Quant aux deux fils du couple, aujourd'hui âgés de 12 et 14 ans, ils n'assistent pas au procès. "Ils sont inquiets qu'un jour il sorte et qu'il les reprenne", a insisté leur grand-père: "Savoir qu'il a encore l'autorité parentale, comme il a fait appel, même si on a obtenu la délégation de l'autorité parentale, c'est dur. Il est toujours présent".
"La justice a autorisé que les correspondances du père ne soient lues que si les enfants le veulent, et comme ils ne veulent plus en entendre parler et qu'ils ne veulent pas le voir, de ce côté-là on avance. Mais ils en ont marre d'être trimbalés entre les avocats, les juges, les psychiatres", a-t-il expliqué.

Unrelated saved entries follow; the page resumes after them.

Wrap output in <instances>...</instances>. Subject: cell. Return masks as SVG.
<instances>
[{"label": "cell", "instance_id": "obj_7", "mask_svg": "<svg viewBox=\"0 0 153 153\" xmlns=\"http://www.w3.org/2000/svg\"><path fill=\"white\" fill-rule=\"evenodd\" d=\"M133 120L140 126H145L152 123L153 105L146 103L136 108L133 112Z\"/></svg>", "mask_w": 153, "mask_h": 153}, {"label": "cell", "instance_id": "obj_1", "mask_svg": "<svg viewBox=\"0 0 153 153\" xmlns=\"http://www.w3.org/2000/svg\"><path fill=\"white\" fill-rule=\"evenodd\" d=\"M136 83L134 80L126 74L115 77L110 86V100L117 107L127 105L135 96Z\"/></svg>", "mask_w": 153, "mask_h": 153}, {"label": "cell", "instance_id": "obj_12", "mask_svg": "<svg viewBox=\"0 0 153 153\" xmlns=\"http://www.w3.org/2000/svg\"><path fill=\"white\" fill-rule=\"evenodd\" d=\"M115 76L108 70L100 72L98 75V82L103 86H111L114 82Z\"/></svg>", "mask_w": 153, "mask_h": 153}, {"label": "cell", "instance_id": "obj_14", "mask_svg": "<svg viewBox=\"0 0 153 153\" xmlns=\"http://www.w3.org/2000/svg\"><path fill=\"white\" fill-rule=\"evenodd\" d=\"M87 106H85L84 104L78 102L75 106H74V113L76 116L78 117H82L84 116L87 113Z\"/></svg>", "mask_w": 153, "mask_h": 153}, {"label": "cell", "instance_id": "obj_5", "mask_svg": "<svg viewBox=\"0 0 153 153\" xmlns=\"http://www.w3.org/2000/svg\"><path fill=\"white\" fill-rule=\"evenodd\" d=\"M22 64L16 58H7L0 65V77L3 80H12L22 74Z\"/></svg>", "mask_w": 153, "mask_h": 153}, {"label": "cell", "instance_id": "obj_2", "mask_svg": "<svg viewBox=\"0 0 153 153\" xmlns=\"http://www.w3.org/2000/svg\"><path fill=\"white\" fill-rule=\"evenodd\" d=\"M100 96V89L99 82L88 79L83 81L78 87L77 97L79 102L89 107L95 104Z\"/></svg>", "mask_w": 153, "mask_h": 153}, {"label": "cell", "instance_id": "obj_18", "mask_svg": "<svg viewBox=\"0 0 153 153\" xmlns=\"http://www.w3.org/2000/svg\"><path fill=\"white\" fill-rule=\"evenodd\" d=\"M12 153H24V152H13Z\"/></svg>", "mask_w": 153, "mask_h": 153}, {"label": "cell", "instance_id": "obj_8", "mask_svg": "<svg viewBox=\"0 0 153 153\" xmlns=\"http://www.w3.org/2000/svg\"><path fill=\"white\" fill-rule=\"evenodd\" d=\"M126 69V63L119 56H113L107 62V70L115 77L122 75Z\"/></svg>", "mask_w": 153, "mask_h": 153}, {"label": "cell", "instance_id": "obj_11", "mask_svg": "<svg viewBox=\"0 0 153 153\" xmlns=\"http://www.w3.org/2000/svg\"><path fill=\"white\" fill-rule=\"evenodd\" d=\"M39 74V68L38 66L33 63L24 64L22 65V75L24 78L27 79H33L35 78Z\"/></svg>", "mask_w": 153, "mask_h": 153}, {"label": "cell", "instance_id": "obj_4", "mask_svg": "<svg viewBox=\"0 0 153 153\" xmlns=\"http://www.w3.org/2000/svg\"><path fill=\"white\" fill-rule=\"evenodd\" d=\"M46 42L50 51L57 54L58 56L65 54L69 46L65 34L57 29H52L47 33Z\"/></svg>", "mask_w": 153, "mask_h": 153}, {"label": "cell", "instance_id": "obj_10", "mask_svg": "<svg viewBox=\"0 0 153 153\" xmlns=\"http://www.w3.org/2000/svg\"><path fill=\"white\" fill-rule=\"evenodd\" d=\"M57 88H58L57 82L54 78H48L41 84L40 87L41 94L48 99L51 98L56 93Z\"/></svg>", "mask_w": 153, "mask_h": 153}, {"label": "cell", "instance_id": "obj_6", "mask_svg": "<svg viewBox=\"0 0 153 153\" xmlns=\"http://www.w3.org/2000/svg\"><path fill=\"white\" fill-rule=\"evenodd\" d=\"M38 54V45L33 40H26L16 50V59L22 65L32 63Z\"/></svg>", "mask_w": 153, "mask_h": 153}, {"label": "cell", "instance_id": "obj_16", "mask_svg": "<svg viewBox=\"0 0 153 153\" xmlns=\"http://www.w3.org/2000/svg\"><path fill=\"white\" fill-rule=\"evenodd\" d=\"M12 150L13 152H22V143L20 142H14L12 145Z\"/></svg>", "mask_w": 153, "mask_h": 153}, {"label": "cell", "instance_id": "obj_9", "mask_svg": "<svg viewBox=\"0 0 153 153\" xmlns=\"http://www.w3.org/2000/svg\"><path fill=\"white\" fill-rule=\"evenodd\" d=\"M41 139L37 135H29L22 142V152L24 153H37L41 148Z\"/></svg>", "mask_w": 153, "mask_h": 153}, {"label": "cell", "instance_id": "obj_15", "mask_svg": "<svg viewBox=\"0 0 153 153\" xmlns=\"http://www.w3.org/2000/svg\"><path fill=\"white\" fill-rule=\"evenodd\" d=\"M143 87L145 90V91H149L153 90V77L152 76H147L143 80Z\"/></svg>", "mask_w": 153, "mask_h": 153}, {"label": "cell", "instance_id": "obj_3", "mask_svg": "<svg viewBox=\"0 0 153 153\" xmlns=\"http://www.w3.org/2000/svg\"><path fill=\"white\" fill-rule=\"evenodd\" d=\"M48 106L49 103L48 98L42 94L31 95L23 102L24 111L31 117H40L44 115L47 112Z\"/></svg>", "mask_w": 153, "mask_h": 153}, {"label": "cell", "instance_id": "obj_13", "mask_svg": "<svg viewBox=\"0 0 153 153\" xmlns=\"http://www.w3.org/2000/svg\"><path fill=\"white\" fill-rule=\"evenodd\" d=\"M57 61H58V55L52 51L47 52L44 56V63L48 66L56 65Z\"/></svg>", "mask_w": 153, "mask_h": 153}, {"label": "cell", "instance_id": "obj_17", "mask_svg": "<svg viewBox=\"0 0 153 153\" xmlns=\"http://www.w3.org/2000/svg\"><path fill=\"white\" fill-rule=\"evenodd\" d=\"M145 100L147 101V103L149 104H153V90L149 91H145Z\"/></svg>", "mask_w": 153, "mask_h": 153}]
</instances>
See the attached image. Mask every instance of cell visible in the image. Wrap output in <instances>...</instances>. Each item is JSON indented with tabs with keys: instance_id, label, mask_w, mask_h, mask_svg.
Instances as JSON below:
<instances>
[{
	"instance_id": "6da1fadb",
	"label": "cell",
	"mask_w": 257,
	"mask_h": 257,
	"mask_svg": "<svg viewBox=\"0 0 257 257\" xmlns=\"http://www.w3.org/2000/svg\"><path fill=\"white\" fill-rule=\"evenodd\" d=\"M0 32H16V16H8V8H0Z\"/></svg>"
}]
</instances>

Vendredi, la cour a entendu plusieurs témoins de moralité cités par la défense qui ont fait valoir les qualités, notamment de père, de M. Garcia-Cruciani. Deux d'entre eux, évoquant des événements auxquels ils n'avaient pas assisté, ont été repris par la présidente: "Dans une cour d'assises, on ne se base pas sur des oui dires", a-t-elle lâché, cinglante.
Diffusés à l'audience, deux extraits vidéos ont montré l'accusé violenter sa mère, malade d'Alzheimer.
Interrogé, un psychologue a expliqué que la personnalité de Bruno Garcia-Cruciani était marquée par une "psychorigidité", "une part d'impulsivité" et de l'"immaturité" liée à "l'absence du père". Un père qui aurait été violent envers ses enfants, selon la soeur aînée de l'accusé.
30e des 146 féminicides recensés en 2019, ce meurtre avait entraîné un "Grenelle" contre les violences conjugales, en septembre 2019. 46 mesures en étaient sorties, dont le déploiement de bracelets anti-rapprochement.